I’ve been told many times that legal rulings do not necessarily correspond to common sense. A decision by a lower court in California proves just how true this is. In Bunnell versus the Motion Picture Association of America, Rob Anderson was accused of violating the 1968 Wiretap Act after he intruded into a server owned by Valence Media and configured it to forward email messages to his gmail account. He then collected them and gave them to the Motional Picture Association of America (MPAA), which wanted to obtain evidence concerning the fire sharing services that this company offers. The MPAA paid Anderson USD 15,000 for his services.

In August 2007 the Central District of California ruled that the accused had not intercepted any email messages, and thus did not violate the 1968 Wiretap Act. Judge Florence-Marie Cooper’s reasoning was based on her somehow being convinced that the messages had been stored momentarily, and thus were not in transmission.

This ruling still amazes me. How can someone claim that messages that were transmitted were really “not in transmission?” Additionally, forwarding messages to a destination other than the one that Valence Media intended certainly sounds like interception to me. Furthermore, the fact that Anderson had to break into the system to configure it to forward messages to a destination of Anderson’s choice by all appearances shows intent to intercept message content.

Lawyers for Valence Media are appealing the Central District of California Court ruling; the case is now in the hands of a California federal appeals court. It is hard to predict how the forthcoming ruling will go, however, because judges and juries typically understand so little about computer and networking technology. Until they learn more about it, crazy rulings such as Judge Florence-Marie Cooper’s are likely to continue. A more sane ruling by the California federal appeals court appears to be the best thing that can currently happen to correct specious thinking about technology that has governed previous court decisions. A proliferation of cases of this nature will invariably occur in the future. The ruling by the California federal appeals courts is thus potentially extremely important—it is likely to set a precedent that guides future rulings.

There is yet another critical consideration in this case, however.
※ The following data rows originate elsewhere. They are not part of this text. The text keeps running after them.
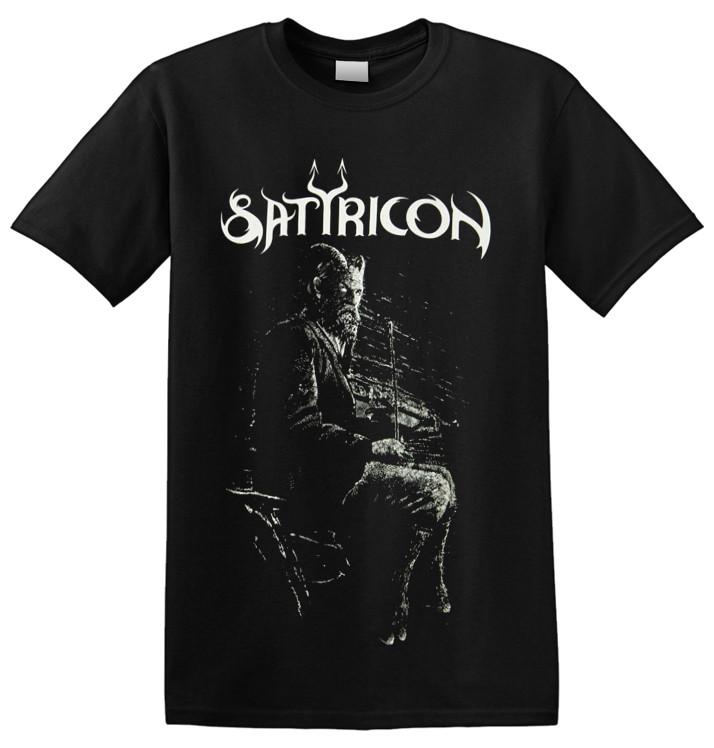 SATYRICON - Футболка 'Fanden'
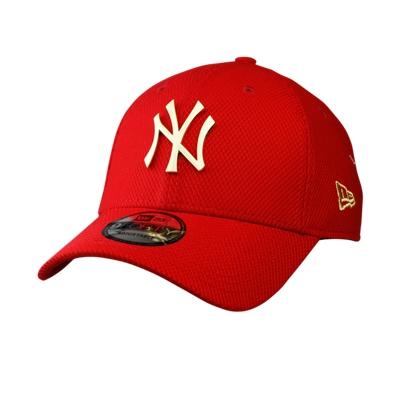 New Era 9forty Diamond Era Metallic Badge New York Yankees Adjustabl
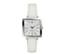 Nautica Leather Square Analog #N07544L Watch for...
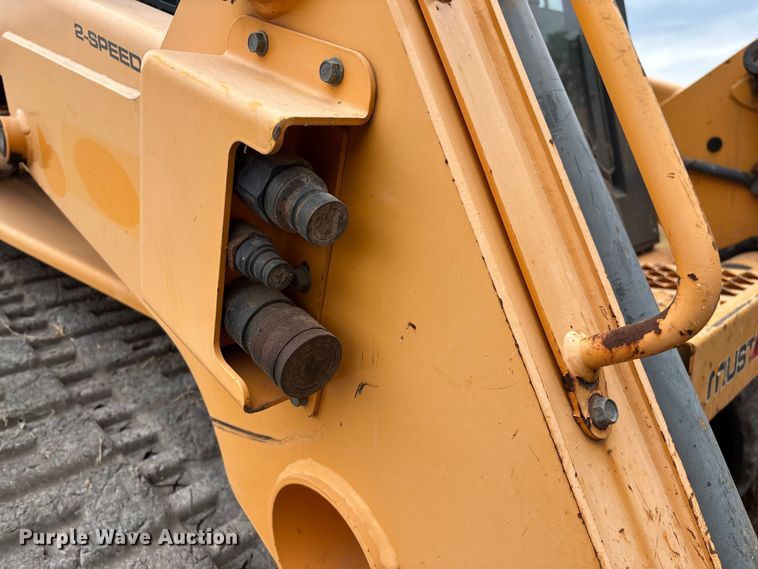 image for item EN5561 2016 Mustang 2500RT tracked skid steer loader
The MPAA has at times acted rather wantonly in its pursuit of copyright violations, and its conduct in connection with Valence Media is by no means an exception. MPAA actually paid someone to intrude into a system, despite the fact that gaining unauthorized access to systems is prohibited by multiple federal and state statutes. Apparently, MPAA feels that the end justifies the means, and that it is above the law. It is well past time that the MPAA is held accountable for its despicable actions.